Lukman memproyeksikan bahwa rupiah berpotensi masih akan tertekan. Meskipun Bank Indonesia diperkirakan tidak akan mengubah tingkat suku bunga dalam waktu dekat, investor tetap menunjukkan kehati-hatian mengantisipasi kemungkinan Bank Indonesia memangkas suku bunga pada Rabu (20/8), terlebih di tengah meredanya tekanan dari dolar AS.

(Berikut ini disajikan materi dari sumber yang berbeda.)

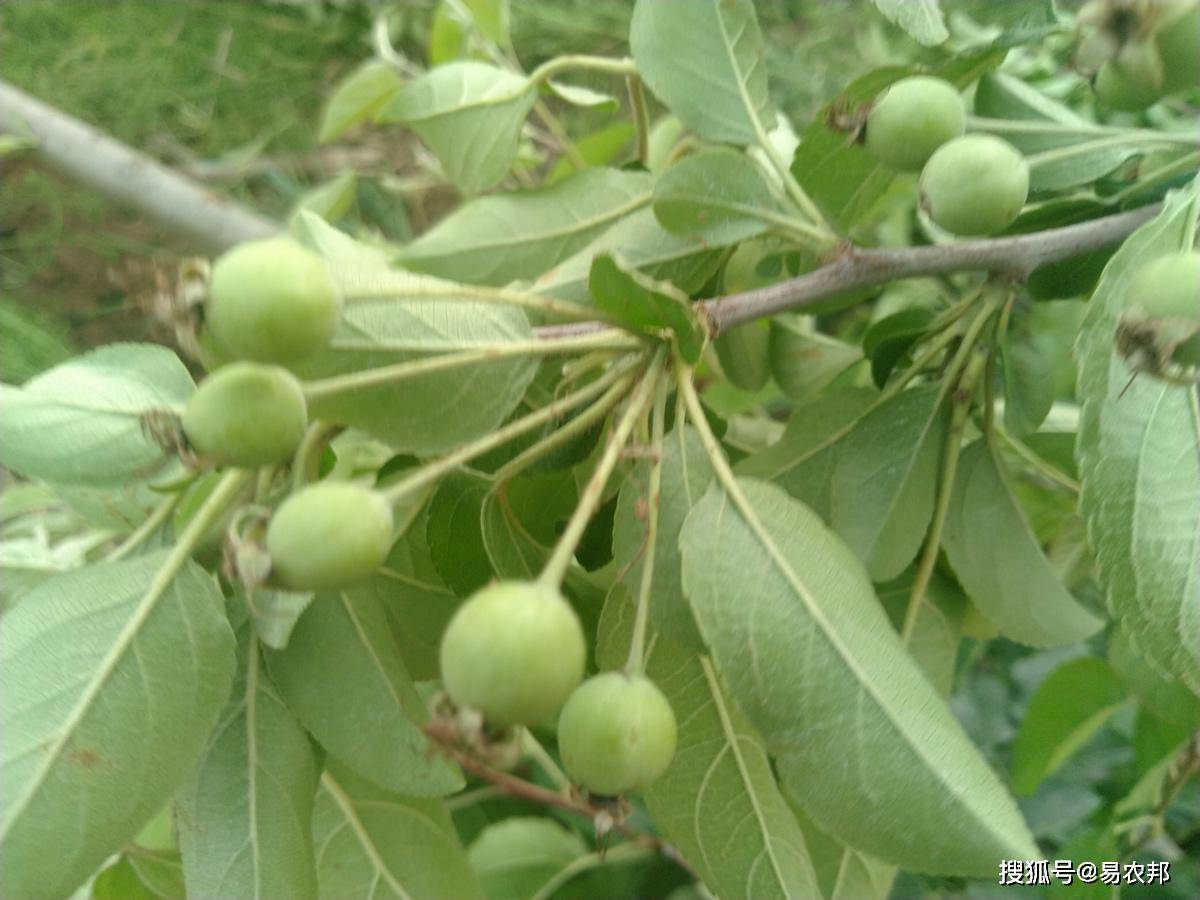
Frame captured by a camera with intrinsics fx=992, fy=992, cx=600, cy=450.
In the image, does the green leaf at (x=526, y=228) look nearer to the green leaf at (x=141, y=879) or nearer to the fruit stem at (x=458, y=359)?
the fruit stem at (x=458, y=359)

Menilik proyeksi ke depan, Ibrahim memperkirakan rupiah akan bergerak fluktuatif namun berpotensi ditutup melemah pada kisaran Rp 16.240 – Rp 16.300 per dolar AS pada perdagangan Rabu (20/8). Senada, Lukman memproyeksikan pergerakan rupiah berada di rentang yang tidak jauh berbeda, yakni di kisaran Rp 16.200 – Rp 16.300 per dolar AS.
Nilai tukar rupiah melemah signifikan pada penutupan perdagangan Selasa (19/8), berada di level Rp 16.246 per dolar AS, turun 0,29%. Pelemahan ini juga terlihat pada kurs Jisdor Bank Indonesia. Menurut pengamat, sentimen utama yang memengaruhi pergerakan rupiah adalah rencana pemerintah menarik utang baru sebesar Rp 781,87 triliun dalam RAPBN 2026, serta kehati-hatian investor terhadap agenda ekonomi global dan aksi ambil untung.
Untuk perdagangan Rabu (20/8), rupiah diproyeksikan masih berpotensi tertekan dan bergerak fluktuatif. Proyeksi menunjukkan rupiah dapat ditutup melemah pada kisaran Rp 16.240 – Rp 16.300 per dolar AS. Investor tetap menunjukkan kehati-hatian mengantisipasi kemungkinan Bank Indonesia memangkas suku bunga.